Her temper hit boiling point, the white noise in her ears loud enough to sound like the woods were being dive-bombed by the Red Arrows.

‘How dare you tell my son what to do. He’s my responsibility not yours. I decide who he–’

‘If Dee has her way, he’s going to be here the whole summer.’ Art’s gaze locked on hers, all signs of amusement gone. ‘Toto’s a good kid and she likes him and they’re about the same age. It won’t do them any harm to hang out together. He’ll be sure to get lots of exercise.’

‘I’m not asking you. And don’t worry, we’re not staying the whole summer. I doubt I’ll stay more than one night after this. And if you’re talking about his weight with that comment about exercise, you can piss off. It’s perfectly healthy.’

‘Did I say it wasn’t?’

‘You implied it.’ Other parents always assumed they knew best. That if your child was carrying a little extra weight and theirs wasn’t that they knew how to fix it. They knew nothing of Josh’s body image issues. His anxieties. The way he could comfort eat his way through a whole quart of rocky road ice cream in two minutes after coming home from school. ‘And, believe me, being forced to climb a tree when he’s afraid of heights is not going to magically make him lose two stone.’

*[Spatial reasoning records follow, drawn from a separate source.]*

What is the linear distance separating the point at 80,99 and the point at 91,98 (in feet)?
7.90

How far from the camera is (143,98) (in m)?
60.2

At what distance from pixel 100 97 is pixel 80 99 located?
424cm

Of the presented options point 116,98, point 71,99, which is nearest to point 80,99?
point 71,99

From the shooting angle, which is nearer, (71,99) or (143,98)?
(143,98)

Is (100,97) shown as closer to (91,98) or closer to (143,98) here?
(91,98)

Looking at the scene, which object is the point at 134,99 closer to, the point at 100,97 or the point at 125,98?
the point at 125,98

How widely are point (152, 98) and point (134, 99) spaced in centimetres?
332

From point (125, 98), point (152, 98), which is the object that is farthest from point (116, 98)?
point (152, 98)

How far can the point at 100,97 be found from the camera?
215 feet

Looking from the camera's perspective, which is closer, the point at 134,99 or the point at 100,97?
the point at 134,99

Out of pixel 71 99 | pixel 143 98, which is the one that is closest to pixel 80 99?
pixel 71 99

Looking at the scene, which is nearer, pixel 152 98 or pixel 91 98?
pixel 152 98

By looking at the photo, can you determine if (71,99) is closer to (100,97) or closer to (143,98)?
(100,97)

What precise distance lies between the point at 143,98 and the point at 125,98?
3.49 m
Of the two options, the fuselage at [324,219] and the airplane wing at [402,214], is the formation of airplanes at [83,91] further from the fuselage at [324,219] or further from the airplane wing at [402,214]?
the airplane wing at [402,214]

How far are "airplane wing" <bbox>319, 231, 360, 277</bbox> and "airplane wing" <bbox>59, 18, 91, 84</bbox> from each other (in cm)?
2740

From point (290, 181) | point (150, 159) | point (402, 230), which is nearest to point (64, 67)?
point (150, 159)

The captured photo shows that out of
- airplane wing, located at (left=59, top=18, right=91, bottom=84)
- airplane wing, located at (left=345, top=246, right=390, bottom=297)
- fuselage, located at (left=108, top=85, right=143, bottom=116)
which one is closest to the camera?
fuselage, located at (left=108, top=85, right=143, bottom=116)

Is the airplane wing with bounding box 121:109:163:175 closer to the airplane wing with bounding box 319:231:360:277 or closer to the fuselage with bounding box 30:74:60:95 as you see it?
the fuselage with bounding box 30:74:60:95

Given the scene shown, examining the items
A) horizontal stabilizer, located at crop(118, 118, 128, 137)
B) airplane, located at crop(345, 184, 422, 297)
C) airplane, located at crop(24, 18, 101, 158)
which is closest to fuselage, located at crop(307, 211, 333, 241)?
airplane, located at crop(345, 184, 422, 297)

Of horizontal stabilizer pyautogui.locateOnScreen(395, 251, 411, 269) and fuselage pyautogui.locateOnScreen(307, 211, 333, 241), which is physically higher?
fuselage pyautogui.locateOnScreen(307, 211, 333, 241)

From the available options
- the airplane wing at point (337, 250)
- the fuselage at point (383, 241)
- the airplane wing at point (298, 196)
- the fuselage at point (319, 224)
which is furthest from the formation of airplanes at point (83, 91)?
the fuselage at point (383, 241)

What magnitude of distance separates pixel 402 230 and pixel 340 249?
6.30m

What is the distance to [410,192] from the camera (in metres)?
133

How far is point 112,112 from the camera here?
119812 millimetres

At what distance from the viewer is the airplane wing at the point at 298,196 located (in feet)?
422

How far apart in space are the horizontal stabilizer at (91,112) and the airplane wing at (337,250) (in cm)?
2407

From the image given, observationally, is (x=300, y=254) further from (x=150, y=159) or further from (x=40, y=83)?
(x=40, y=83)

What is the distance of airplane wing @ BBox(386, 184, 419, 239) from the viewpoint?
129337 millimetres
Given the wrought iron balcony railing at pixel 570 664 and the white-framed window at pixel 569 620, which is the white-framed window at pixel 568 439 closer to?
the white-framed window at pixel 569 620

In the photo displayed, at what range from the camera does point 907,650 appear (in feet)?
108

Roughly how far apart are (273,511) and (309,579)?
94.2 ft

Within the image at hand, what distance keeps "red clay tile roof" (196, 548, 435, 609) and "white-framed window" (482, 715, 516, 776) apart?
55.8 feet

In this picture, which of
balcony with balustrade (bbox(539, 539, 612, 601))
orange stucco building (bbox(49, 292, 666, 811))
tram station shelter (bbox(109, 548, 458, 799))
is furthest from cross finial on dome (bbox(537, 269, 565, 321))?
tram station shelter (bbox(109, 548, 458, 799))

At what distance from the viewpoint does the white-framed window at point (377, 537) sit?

‘No one forced him to climb the tree. And he survived.’

‘How do you know that? You don’t know anything about him, you only just met him.’

‘I know he’s a little boy. And little boys need the chance to cut loose now and again. Not get wrapped in cotton wool by their mothers.’

She sputtered. She actually sputtered. The Red Arrows circling her head now. How dare he tell her how to raise her child, when he’d clearly spent no time at all raising his own. ‘Oh really, well maybe that explains why your daughter thinks she’s a little boy too.’